Prezydent Słupska uważa, że procedury, jakie wprowadził w tym zakresie w urzędzie miasta, są wystarczające. Tymczasem z kontroli PIP wynika, że nie zareagowano odpowiednio na cztery przypadki niewłaściwego traktowania pracowników urzędu.
Kontrolerzy zaproponowali, by przeprowadzić wśród urzędników ratusza anonimową ankietę antymobbingową. Prezydent Słupska Robert Biedroń odmówił, tłumacząc, że nie ma takiej potrzeby, bo pracownicy przechodzą szkolenia. Robert Biedroń w odpowiedzi do PIP podkreślił, że jego „osobistym priorytetem jest promowanie działań antydyskryminacyjnych i antymobbingowych”.
TRAKTOWANI NIEWŁAŚCIWIE
Kontrola Państwowej Inspekcji Pracy w urzędzie miejskim w Słupsku odbyła się w lipcu ubiegłego roku, wymiana pism trwała do grudnia 2017. Teraz ratusz upublicznił jej wyniki na swojej stronie internetowej. Inspektorzy PIP ustalili, że czwórka pracowników prosiła w 2016 roku o pomoc, bo czuła się niewłaściwie traktowania przez przełożonych. Urząd miasta nie przedstawił żadnych dokumentów z których wynikałoby, że podjęto jakieś działania w tej sprawie. Zdaniem władz Słupska procedury antymobbingowe są wdrożone i działają.

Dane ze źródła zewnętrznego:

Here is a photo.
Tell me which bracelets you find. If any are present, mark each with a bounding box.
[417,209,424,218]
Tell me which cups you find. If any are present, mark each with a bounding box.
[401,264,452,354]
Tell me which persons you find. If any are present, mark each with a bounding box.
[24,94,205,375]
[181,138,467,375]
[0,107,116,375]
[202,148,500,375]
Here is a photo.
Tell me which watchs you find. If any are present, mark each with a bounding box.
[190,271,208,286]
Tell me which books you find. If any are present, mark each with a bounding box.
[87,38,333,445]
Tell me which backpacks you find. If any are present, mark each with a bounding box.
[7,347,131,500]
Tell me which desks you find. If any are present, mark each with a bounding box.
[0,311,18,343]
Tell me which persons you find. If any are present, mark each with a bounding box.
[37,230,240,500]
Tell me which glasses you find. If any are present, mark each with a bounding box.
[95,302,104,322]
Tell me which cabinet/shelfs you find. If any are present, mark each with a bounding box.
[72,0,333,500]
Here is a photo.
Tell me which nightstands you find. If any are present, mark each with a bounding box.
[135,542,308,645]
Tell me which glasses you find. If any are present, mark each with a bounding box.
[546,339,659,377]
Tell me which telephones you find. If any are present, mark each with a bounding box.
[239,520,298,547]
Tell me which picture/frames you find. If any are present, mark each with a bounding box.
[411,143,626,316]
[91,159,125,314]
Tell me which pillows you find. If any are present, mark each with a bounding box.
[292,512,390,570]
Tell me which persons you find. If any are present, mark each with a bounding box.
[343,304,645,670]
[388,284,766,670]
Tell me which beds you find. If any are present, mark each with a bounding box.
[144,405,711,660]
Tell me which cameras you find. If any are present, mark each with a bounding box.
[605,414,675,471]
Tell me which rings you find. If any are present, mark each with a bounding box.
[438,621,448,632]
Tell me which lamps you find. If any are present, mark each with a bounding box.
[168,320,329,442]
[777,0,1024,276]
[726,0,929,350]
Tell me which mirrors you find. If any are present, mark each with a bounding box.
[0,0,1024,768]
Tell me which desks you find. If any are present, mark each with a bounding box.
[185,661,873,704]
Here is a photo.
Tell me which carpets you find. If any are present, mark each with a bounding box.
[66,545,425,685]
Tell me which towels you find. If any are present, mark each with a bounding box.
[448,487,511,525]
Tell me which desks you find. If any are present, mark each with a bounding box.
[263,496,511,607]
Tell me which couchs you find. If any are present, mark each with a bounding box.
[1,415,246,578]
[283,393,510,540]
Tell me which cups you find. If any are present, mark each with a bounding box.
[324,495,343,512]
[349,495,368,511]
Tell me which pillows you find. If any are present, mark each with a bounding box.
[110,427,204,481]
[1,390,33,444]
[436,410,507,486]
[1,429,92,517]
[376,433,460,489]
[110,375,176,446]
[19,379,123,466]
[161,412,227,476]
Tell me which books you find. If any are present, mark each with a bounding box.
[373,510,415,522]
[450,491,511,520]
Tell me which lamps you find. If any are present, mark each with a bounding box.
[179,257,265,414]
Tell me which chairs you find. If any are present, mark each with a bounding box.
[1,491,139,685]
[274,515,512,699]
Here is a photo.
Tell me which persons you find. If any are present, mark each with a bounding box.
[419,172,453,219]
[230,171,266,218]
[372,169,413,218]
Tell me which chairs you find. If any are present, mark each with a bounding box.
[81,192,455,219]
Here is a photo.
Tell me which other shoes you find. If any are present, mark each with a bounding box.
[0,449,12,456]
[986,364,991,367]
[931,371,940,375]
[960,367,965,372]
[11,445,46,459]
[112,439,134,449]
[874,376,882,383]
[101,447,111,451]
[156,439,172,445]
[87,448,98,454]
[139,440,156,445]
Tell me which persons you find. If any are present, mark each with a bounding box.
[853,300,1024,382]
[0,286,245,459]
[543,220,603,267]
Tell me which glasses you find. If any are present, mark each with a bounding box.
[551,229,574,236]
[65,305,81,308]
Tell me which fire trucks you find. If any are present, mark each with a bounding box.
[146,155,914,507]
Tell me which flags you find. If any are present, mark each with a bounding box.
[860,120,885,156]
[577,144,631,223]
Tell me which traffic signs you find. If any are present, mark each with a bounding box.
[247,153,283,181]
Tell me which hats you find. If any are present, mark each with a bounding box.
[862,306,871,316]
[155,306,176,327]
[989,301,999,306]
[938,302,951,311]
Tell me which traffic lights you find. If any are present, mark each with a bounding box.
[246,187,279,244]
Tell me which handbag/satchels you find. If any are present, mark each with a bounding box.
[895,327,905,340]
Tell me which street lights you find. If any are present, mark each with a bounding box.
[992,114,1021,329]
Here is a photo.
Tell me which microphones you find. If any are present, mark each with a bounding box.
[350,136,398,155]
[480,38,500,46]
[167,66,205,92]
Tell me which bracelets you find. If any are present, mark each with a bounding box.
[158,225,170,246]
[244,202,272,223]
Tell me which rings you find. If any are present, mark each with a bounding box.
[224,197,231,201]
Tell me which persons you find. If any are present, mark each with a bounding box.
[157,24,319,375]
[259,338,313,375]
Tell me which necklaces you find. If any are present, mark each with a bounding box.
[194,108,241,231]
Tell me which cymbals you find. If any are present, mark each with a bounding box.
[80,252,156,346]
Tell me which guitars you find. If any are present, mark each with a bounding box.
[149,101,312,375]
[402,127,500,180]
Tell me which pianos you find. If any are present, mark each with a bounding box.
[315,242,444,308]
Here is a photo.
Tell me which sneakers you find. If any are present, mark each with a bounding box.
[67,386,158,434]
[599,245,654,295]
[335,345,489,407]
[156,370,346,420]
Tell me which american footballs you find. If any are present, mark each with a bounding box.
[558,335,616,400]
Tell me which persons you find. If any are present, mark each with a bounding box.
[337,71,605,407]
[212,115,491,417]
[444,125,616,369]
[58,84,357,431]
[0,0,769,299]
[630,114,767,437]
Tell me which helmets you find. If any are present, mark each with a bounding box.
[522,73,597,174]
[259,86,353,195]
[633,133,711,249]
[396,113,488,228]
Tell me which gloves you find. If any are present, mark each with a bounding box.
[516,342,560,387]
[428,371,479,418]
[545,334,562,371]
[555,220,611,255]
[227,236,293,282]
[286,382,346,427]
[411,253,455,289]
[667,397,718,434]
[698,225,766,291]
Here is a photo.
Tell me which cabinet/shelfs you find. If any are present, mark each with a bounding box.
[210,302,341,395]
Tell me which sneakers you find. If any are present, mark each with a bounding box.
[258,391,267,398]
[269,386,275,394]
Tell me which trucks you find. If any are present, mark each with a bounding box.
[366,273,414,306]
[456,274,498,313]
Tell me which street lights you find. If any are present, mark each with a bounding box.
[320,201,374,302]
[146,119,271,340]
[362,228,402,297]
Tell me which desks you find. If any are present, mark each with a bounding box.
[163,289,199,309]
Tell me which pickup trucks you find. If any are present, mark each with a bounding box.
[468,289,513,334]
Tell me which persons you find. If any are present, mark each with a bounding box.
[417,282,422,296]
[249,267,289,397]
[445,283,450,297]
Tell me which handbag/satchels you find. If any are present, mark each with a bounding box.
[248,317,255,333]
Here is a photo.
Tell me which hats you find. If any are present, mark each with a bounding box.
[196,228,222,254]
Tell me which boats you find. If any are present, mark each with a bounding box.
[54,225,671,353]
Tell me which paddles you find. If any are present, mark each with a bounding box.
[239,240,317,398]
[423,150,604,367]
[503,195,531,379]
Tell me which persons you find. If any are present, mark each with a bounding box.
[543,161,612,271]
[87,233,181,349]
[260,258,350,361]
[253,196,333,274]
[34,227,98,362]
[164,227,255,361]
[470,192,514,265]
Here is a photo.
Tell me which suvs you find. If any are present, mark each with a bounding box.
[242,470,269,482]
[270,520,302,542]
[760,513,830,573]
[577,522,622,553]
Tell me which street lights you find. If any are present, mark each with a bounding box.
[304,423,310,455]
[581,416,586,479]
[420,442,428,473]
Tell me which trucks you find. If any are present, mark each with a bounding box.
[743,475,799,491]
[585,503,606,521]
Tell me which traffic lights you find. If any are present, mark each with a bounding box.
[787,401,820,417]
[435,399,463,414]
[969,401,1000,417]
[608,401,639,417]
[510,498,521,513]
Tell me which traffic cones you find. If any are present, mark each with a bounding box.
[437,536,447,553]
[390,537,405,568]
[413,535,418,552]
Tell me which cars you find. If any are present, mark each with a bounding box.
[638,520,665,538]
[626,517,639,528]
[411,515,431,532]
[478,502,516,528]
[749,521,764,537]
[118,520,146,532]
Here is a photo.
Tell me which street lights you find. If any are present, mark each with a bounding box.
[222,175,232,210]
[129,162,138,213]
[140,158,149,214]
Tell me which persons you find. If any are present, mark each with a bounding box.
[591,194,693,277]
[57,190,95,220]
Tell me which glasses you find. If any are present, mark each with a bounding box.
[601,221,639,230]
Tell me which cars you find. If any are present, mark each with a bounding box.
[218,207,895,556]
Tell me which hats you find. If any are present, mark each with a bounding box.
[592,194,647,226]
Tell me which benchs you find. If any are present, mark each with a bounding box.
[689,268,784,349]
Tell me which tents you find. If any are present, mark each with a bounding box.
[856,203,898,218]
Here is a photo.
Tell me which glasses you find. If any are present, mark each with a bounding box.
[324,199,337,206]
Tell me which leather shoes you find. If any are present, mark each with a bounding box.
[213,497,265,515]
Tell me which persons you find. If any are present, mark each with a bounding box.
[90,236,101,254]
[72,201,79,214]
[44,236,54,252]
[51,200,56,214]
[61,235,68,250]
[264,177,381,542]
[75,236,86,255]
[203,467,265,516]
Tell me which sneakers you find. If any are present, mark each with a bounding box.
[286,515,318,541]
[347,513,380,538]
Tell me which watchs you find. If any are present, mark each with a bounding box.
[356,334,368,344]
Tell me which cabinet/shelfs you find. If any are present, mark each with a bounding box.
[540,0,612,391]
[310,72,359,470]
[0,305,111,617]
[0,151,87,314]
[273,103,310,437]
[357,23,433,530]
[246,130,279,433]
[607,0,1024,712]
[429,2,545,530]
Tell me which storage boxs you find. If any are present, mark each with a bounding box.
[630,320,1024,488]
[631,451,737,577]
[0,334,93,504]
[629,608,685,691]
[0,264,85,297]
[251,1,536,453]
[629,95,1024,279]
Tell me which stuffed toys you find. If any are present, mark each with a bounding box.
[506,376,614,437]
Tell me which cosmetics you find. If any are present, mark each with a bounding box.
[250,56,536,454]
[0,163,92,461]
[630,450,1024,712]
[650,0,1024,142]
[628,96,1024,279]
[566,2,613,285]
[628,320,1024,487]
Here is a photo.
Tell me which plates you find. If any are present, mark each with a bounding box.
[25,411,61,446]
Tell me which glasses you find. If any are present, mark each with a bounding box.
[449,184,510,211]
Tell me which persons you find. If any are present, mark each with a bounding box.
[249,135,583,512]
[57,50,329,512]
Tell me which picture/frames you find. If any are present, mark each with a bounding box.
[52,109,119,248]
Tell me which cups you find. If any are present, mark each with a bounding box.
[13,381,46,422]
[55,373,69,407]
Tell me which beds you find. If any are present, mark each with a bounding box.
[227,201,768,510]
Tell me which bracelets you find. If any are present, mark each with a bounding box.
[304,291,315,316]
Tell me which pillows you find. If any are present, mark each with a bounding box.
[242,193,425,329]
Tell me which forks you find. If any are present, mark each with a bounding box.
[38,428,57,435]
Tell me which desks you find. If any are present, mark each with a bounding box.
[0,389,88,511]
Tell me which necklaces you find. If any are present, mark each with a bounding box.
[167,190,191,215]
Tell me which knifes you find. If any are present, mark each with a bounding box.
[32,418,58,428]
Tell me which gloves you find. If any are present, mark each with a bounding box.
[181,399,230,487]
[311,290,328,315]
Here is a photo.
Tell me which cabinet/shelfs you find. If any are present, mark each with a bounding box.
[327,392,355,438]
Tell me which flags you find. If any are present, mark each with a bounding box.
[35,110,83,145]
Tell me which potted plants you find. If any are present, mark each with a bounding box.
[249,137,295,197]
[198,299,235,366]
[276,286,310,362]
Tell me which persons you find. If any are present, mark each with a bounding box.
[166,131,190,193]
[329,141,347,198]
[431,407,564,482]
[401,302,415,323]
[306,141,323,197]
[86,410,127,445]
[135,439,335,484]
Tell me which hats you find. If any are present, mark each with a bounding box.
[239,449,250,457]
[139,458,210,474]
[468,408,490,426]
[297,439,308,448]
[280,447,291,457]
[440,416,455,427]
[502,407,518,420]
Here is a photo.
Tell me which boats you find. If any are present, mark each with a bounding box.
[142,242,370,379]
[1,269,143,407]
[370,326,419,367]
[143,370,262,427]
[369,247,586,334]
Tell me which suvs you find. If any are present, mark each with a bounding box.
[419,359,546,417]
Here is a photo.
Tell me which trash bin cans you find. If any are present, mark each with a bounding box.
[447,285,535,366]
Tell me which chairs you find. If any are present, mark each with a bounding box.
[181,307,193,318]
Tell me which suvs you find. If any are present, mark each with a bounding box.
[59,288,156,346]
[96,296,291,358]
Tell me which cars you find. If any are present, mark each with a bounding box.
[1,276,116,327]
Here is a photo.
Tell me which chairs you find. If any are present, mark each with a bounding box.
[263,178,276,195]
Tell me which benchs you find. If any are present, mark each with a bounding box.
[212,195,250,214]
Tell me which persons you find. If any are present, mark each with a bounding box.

– Bardzo rzadko spotykamy się z odmową przeprowadzenia takich działań, a bez zgody pracodawcy nie możemy takiej ankiety przeprowadzić – mówi Okręgowy Inspektor Pracy w Gdańsku Agnieszka Kraszewska Godziątkowska.
24 INNE PRZYPADKI
W dokumencie kończącym kontrolę, inspektorzy PIP wyraźnie zapisali nakaz podjęcia „właściwych i skutecznych działań, zmierzających do przeciwdziałania zachowaniom, naruszającym zasady współżycia społecznego i mogących nosić znamiona mobbingu”.
Oprócz tego wykryto 24 przypadki naruszania przepisów kodeksu pracy. Chodzi między innymi o dopuszczenie do pracy mimo braku dokumentu poświadczającego przejścia szkolenia bhp czy badań lekarskich. Takie zastrzeżenia dotyczyły między innymi prezydenta Słupska oraz jego doradcy strategicznego. Wątpliwości kontrolerów wzbudziły także sprawy, dotyczące nadgodzin, urlopów i regulaminu dotyczącego kobiet w ciąży pracujących w ratuszu.